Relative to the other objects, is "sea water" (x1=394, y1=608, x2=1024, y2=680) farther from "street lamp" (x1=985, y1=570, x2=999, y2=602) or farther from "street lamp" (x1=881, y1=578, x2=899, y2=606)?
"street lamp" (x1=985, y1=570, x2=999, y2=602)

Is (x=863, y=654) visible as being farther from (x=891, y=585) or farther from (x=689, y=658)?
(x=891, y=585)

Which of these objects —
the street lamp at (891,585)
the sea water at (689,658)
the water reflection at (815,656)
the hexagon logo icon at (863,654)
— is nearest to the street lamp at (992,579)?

Goal
Quote all the records above verbatim, keeping every line and coordinate unchanged.

Result for this exercise
Relative to the other objects, is "sea water" (x1=394, y1=608, x2=1024, y2=680) farther from "street lamp" (x1=985, y1=570, x2=999, y2=602) or farther from "street lamp" (x1=881, y1=578, x2=899, y2=606)?
"street lamp" (x1=985, y1=570, x2=999, y2=602)

Is (x=863, y=654) visible as being farther from (x=891, y=585) or farther from (x=689, y=658)?
(x=891, y=585)

Which of these objects —
the street lamp at (891,585)
the sea water at (689,658)
the water reflection at (815,656)
the hexagon logo icon at (863,654)
— is nearest to the street lamp at (992,579)?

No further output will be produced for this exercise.